[START OF SUPPLIED PASSAGE]

# Dentists and Vets info



## Geraldine (Jan 3, 2009)

Good morning, Can you 'fountains of knowledge' advise about dentists ( for an over 60, can't believe I am as I write that!!) and vets for my 2 Springer Spaniels around Paphos area please. I noticed on my last visit there is a vet on the road leading up to Konia. We shall be over in Paphos for a weeks holiday a week today, can't wait.!!lane:

Regards, Geraldine.


----------



## Veronica (Apr 5, 2008)

Geraldine said:


> Good morning, Can you 'fountains of knowledge' advise about dentists ( for an over 60, can't believe I am as I write that!!) and vets for my 2 Springer Spaniels around Paphos area please. I noticed on my last visit there is a vet on the road leading up to Konia. We shall be over in Paphos for a weeks holiday a week today, can't wait.!!lane:
> 
> Regards, Geraldine.


Hi Geraldine,

Yes there is a vets in Konia, on the main road leading up to Armou. We live just up the road from it.
There is also a very good vet on the Mesogi/Polis road up on the right hand side before you turn off to Mesogi.
As for dentists it depends where you are going to be living.
If you are going to be on the Western side of paphos, ie. Chloraka, Emba etc there is an excellent dentist in Chloraka, if y ou are going to be on the Eastern side the dentist we now use is a really nice guy who trained in Greece and Sheffield. I can give you detaisl of exactly where both of these dentists are.
By the way we must get together for a coffeee when you come over and talk about those places in Yorkshire that we both know so well.

[END OF SUPPLIED PASSAGE]

### WHAT TO DO
Copy out everything in the forum thread from "As for dentists" down to "these dentists are.", changing "excellent" to "first-rate".

[START OF INFORMATION SHOWN]

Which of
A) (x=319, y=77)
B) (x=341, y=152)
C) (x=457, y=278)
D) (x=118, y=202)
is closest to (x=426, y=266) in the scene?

[END OF INFORMATION SHOWN]

### TASK ANSWER
As for dentists it depends where you are going to be living.
If you are going to be on the Western side of paphos, ie. Chloraka, Emba etc there is an first-rate dentist in Chloraka, if y ou are going to be on the Eastern side the dentist we now use is a really nice guy who trained in Greece and Sheffield. I can give you detaisl of exactly where both of these dentists are.